● EXCERPT:

It all started in a barn at the Oregon Zoo around 5:30 a.m. on April 14, 1962.

Belle, a very pregnant Asian elephant, was in the throes of labor, thrashing wildly, bawling in pain and ramming her mass against the walls of her enclosure as caretakers looked on. She calmed briefly, but by 5:56 a.m., she became agitated again. At 5:58, 225 pounds of Packy, a pachyderm whose celebrity preceded even his birth, slid into the world.

And today, Feb. 9, 2017, he slid out of it, euthanized by veterinarians at the zoo where he was born 54 years earlier after a long bout with recurring tuberculosis.

“We loved Packy so much,” said Bob Lee, senior elephant keeper who worked with Packy for the past 17 years. “He was my favorite — the most impressive animal I’ve ever known. It’s hard to think about coming in to work tomorrow and not seeing him. There will never be another like him.”

● DATASET ENTRIES:
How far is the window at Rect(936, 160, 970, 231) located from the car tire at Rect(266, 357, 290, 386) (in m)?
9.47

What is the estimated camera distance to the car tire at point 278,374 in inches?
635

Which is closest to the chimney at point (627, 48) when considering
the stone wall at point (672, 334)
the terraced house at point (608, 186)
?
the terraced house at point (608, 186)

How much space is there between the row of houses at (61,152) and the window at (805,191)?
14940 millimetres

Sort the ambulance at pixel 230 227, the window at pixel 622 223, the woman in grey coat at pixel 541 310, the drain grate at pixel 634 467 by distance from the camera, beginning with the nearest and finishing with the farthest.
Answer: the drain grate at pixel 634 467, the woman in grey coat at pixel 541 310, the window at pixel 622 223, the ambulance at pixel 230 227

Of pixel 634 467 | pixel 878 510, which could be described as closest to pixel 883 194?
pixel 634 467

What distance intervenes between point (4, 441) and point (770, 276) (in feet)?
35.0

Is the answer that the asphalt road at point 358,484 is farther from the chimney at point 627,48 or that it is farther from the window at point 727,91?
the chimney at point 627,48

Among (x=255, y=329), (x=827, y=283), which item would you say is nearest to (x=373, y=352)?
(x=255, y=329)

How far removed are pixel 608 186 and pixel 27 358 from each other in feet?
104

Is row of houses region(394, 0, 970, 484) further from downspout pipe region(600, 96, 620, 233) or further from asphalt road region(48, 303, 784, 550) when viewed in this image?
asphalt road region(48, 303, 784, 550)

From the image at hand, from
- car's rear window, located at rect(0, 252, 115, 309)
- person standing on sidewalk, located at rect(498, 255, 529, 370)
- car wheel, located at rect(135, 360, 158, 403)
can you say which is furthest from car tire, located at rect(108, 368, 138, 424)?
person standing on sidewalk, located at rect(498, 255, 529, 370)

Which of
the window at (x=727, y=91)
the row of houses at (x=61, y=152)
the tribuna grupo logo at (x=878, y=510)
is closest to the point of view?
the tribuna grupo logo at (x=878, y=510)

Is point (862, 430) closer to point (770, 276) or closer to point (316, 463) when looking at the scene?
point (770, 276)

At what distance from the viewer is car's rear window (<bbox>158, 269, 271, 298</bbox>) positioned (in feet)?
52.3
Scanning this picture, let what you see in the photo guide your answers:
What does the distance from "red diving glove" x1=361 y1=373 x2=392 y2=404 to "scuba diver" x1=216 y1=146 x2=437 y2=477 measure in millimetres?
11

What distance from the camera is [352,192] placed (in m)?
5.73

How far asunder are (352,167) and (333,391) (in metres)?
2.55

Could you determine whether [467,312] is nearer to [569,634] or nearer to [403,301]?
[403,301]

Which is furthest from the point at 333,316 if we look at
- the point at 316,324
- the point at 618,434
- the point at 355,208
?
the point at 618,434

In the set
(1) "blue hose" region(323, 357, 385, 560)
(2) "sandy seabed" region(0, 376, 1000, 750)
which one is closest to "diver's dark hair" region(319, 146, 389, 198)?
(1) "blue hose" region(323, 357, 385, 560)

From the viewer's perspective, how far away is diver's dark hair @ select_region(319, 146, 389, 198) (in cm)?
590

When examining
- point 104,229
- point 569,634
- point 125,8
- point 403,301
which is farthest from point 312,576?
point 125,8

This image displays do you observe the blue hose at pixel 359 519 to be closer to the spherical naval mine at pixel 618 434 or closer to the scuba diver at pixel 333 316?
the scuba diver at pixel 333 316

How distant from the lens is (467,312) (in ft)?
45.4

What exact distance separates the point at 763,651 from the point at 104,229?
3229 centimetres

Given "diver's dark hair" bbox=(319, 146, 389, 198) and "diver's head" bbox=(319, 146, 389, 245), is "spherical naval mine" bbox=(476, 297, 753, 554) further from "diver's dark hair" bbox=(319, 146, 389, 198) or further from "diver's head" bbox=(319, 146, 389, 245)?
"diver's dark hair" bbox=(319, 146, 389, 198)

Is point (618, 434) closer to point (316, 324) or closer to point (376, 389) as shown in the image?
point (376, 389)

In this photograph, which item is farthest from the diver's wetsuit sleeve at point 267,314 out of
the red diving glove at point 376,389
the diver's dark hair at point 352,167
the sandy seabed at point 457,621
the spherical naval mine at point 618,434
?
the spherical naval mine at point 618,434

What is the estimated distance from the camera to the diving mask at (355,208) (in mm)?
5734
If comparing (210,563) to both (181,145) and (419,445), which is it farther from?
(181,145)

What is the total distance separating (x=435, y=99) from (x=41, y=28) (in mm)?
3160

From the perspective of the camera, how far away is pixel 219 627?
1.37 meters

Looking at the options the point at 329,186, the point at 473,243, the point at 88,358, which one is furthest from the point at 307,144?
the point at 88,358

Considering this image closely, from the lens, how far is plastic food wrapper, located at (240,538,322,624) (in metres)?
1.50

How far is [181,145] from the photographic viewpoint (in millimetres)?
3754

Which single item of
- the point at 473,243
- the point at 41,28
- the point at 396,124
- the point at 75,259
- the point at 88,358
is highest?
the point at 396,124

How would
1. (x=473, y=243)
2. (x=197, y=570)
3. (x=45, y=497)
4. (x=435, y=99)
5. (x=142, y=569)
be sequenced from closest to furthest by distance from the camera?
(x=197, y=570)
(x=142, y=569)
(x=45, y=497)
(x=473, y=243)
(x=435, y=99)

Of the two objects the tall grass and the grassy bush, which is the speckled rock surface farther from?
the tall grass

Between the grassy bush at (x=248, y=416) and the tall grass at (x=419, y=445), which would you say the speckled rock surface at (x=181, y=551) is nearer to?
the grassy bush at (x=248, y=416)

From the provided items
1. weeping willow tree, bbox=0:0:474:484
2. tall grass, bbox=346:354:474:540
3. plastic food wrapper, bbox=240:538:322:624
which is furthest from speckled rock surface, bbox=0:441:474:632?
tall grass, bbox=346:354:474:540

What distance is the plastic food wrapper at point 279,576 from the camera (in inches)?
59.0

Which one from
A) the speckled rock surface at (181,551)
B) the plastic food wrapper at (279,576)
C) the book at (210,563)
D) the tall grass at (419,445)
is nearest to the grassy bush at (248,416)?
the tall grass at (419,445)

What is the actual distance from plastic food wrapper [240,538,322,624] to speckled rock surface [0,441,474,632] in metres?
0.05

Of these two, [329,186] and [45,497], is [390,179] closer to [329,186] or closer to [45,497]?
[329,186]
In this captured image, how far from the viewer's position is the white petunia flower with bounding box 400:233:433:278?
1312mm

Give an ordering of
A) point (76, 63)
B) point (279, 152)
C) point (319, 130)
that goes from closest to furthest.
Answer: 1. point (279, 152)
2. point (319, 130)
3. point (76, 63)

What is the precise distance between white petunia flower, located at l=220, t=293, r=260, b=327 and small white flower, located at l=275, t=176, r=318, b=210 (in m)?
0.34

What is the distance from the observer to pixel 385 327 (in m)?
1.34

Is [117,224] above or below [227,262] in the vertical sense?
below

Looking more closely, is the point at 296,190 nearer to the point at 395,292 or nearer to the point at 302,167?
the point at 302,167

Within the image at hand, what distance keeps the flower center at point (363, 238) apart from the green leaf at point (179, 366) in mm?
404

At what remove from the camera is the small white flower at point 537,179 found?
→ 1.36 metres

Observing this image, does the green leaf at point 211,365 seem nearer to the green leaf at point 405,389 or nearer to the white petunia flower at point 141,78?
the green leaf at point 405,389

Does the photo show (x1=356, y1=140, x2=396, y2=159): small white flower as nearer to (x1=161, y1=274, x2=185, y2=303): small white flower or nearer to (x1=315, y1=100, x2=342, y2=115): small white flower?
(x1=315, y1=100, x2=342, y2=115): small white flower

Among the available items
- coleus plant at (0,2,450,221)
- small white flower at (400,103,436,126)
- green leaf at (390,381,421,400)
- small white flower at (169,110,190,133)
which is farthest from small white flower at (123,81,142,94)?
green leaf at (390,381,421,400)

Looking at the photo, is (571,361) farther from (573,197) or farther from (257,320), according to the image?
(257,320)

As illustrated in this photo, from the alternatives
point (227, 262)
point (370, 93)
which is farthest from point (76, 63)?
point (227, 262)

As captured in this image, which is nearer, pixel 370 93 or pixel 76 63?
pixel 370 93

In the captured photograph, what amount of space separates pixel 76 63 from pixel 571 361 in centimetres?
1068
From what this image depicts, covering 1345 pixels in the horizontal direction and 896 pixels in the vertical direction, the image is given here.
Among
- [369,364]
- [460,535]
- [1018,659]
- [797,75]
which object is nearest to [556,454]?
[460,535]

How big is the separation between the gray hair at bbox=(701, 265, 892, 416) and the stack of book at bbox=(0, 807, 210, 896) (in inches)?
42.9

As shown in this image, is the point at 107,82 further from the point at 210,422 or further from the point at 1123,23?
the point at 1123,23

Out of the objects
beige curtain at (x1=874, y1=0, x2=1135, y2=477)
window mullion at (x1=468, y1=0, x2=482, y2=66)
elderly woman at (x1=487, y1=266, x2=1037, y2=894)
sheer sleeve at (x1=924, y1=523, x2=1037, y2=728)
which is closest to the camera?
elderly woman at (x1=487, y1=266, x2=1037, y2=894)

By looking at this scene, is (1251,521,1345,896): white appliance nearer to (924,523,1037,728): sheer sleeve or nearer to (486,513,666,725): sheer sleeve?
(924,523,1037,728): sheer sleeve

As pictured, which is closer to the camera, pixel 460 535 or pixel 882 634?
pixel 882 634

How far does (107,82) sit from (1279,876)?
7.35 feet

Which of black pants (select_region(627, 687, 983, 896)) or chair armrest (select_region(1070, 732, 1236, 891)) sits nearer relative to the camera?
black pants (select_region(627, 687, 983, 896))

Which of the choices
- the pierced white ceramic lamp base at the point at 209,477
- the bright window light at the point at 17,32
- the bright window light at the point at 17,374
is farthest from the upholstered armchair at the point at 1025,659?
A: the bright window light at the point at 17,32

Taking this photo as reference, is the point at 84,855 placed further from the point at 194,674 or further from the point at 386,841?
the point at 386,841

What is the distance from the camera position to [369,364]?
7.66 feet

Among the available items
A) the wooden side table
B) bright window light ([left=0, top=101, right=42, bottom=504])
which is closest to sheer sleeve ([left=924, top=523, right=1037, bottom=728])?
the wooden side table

● PROBLEMS TO SOLVE:
1. Copy the article about Packy the elephant word for word, starting with "Belle, a very" and going on through "into the world.".
2. According to the article about Packy the elephant, for how many years did Bob Lee work with Packy?
3. Pick up the article about Packy the elephant after its final sentence and keep writing.

● ANSWER SET:
1.
Belle, a very pregnant Asian elephant, was in the throes of labor, thrashing wildly, bawling in pain and ramming her mass against the walls of her enclosure as caretakers looked on. She calmed briefly, but by 5:56 a.m., she became agitated again. At 5:58, 225 pounds of Packy, a pachyderm whose celebrity preceded even his birth, slid into the world.

2. 17 years

3.
At 54 years old, Packy was thought to be the oldest captive pachyderm in North America at the time of his death and one of the oldest anywhere on the planet.

Packy the Oregon Zoo elephant dies at 54 (historical footage)

On July 19, 1960, Belle and Thonglaw, Packy’s parental pachyderms, did what elephants do when they love each other and set Packy on the path to stardom. An elephant hadn’t been born in captivity in the United States for 44 years, and the hubbub that surrounded Belle’s pregnancy was nothing short of cacophonous.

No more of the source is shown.